Anthias Explosion

by | Jan 13, 2017 | Fish, Photography, Travel | 0 comments

 Millepora dichotoma anthias

As 2017 gets underway I’ve been reviewing my underwater images from the last eighteen months or so. I keep coming back to this one that I’ve decided to call ‘Anthias Explosion’.

I captured these shots on a reef about 12km off Egypt’s Red Sea Coast, an easy sail from the port of Hurghada. The locals call it Sha’ab Abu Hamra, while divers call it Elphinstone after a Victorian cartographer.

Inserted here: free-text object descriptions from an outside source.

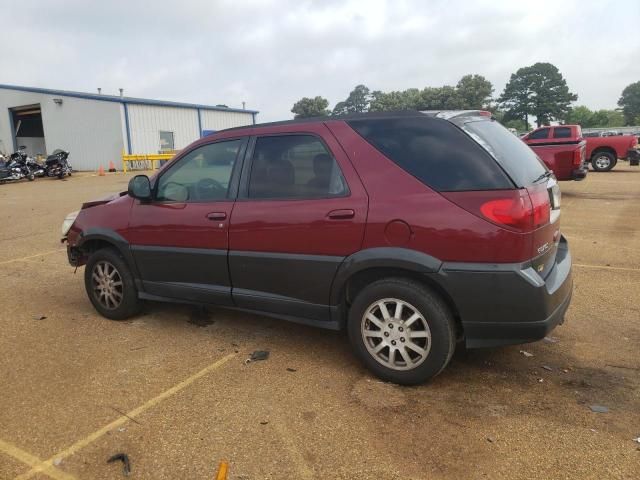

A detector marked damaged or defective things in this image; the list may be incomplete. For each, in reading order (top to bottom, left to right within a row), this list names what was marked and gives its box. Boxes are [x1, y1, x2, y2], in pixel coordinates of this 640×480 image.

exposed headlight area [61, 211, 79, 239]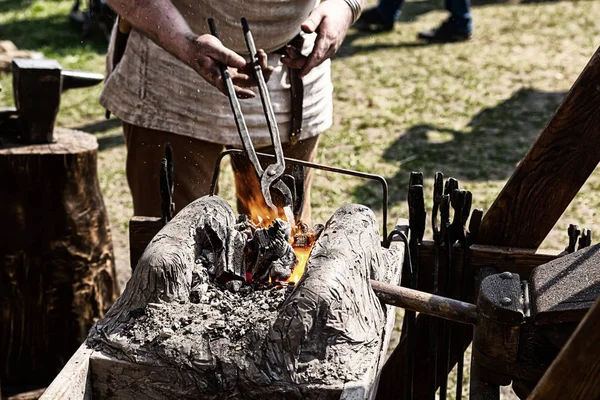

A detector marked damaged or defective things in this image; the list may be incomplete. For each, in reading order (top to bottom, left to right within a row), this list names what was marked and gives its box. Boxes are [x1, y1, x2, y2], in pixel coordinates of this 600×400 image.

rusty metal bar [370, 280, 478, 326]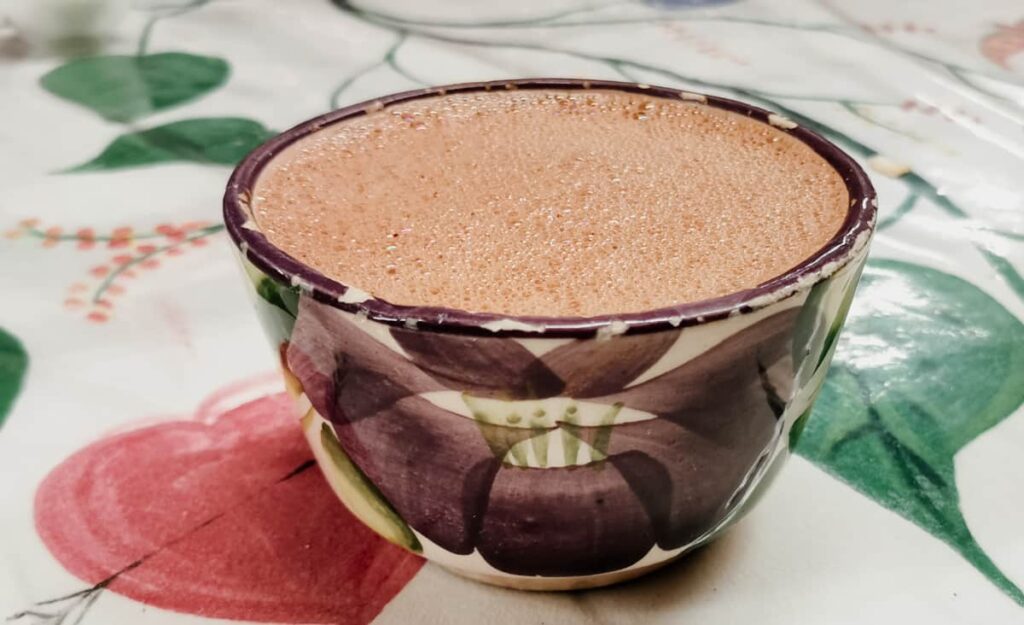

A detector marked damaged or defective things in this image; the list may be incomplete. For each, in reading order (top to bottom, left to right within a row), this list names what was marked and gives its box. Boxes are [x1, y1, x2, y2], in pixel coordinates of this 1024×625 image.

chipped rim [222, 80, 872, 338]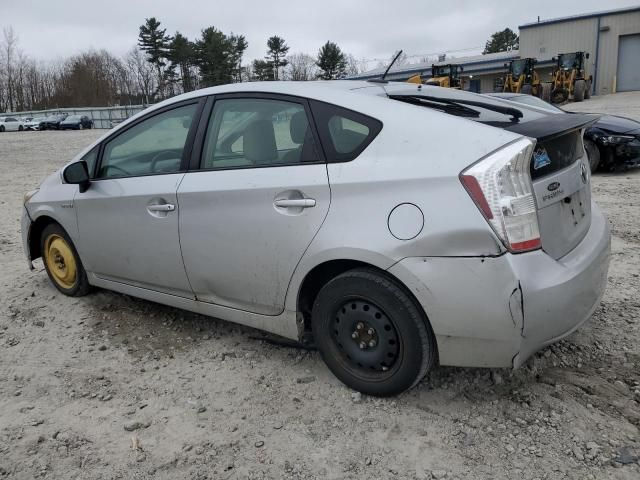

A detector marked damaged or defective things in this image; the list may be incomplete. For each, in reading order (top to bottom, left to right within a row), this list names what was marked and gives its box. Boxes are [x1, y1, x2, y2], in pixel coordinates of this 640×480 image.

damaged rear bumper [384, 202, 608, 368]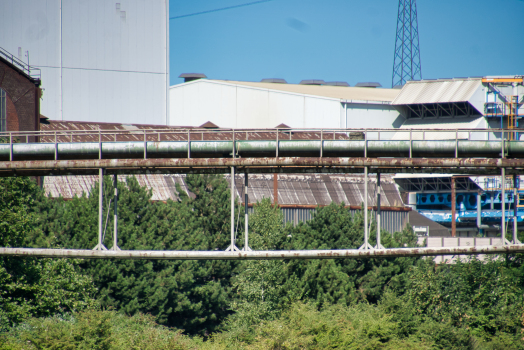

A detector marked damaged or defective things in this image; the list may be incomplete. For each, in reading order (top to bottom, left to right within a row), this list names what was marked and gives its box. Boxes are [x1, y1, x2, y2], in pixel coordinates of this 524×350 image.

rusted metal sheeting [1, 245, 524, 262]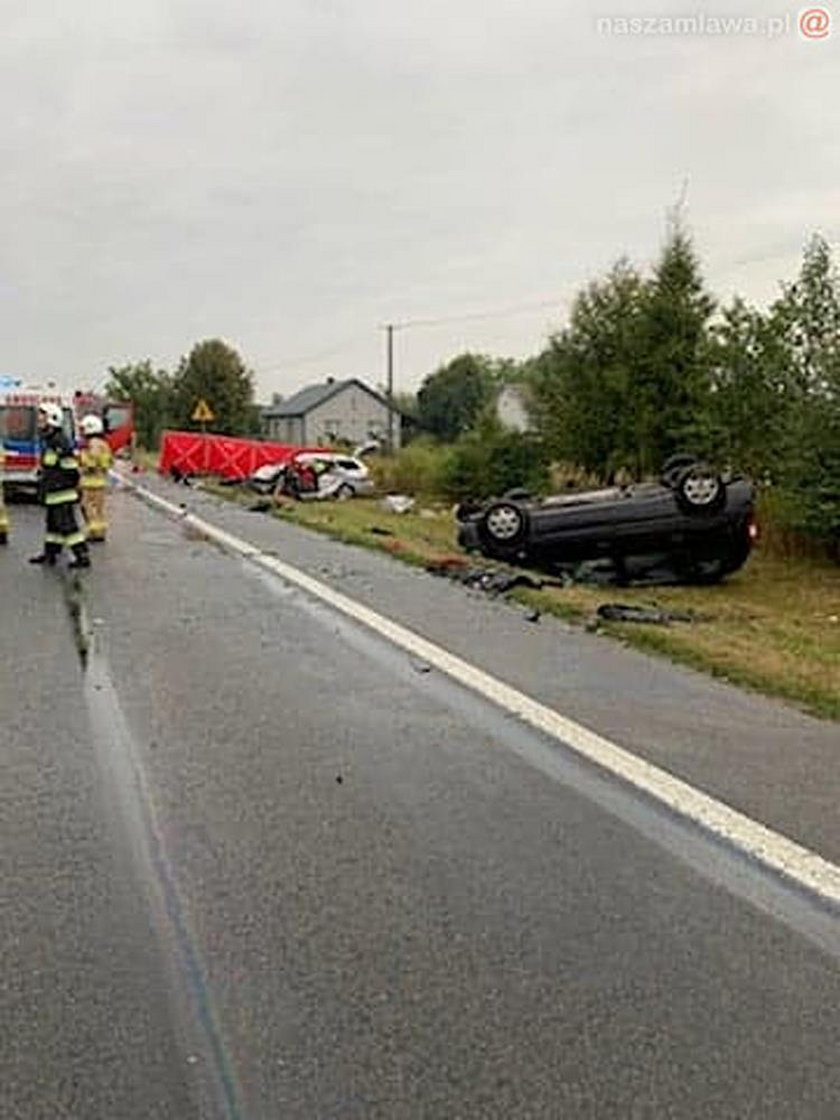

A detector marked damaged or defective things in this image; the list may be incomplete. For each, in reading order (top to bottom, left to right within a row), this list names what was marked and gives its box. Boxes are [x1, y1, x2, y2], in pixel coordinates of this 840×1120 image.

overturned dark car [456, 452, 761, 586]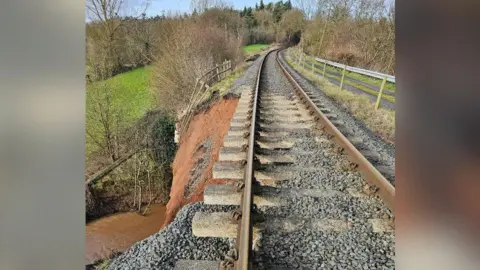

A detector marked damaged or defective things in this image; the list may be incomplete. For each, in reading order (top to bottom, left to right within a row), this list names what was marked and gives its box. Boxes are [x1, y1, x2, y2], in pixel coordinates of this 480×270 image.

rusty rail surface [276, 49, 396, 212]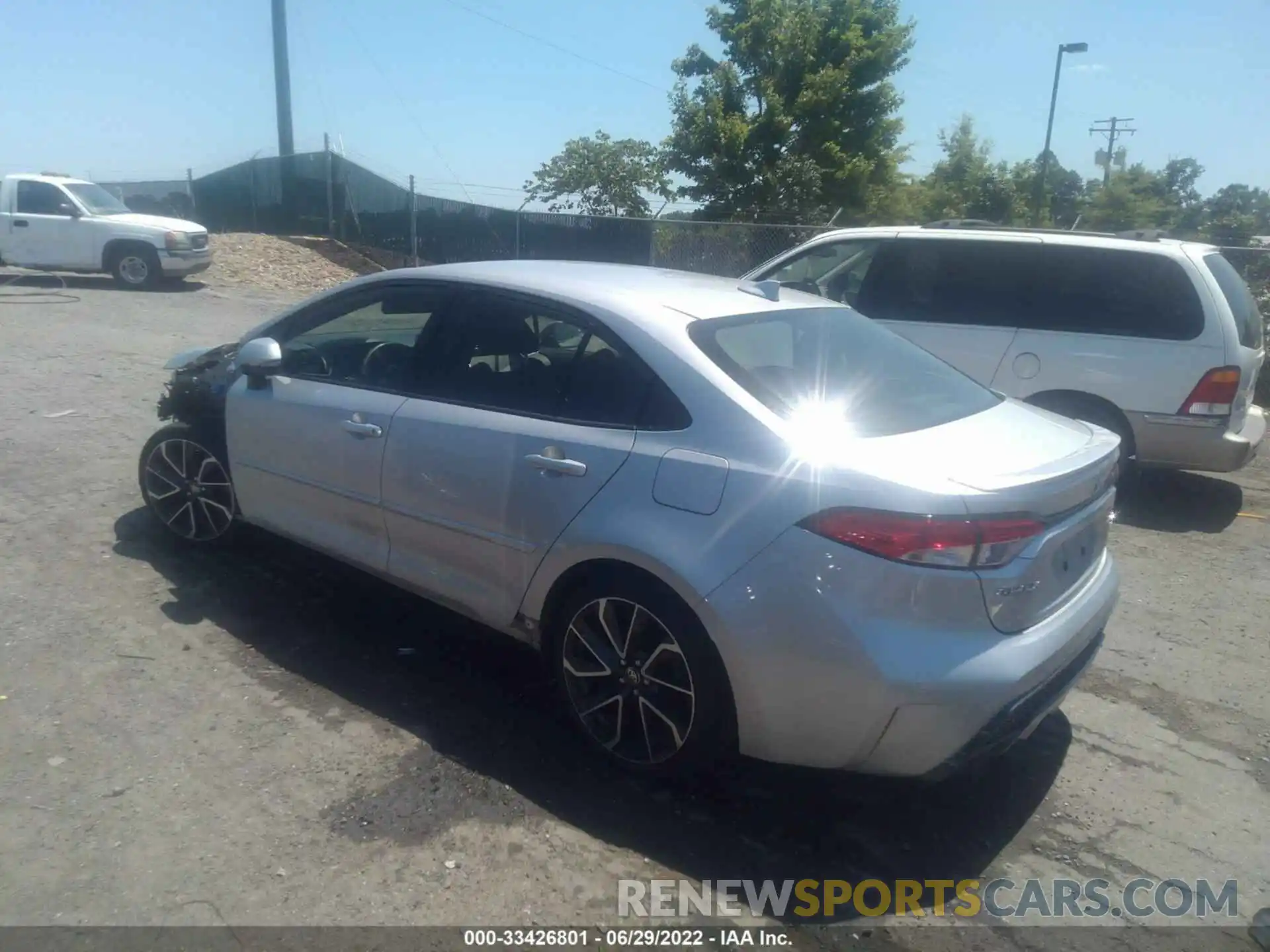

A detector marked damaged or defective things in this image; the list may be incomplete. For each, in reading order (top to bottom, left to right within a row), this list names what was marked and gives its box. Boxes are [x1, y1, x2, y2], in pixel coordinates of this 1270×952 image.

damaged front end [156, 341, 243, 423]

I’d enjoyed a pretty good dive looking at all the soft corals on the reef walls and we were returning to the northernmost end of the reef to ‘hang’ in the blue and wait for large pelagics to show up, when I spotted this coral head below me.

Normally, I try to shoot upwards in this sort of situation, hoping to illuminate the coral and get a nice blue background from the sea above and if possible, sunlight filtering down. As it was at the end of the dive, I didn’t have the gas to drop deeper so was forced to shoot downwards, not expecting much.

 Millepora dichotoma anthiasI was quite pleased when I reviewed the shot on my LCD screen to see that the Millepora dichotoma looked like an explosion frozen in time, with the anthias being small pieces of stuff flung out from the blast. Interestingly, you can see that the male anthias generally swim further out than their females as they keep a watchful eye on their harems and the other chaps!

My flash settings isolated the fire coral (a type of hydrozoan) and meant that the rest of the reef was lit only by natural light. You can see how the reef falls away to the sixty meter plus mark!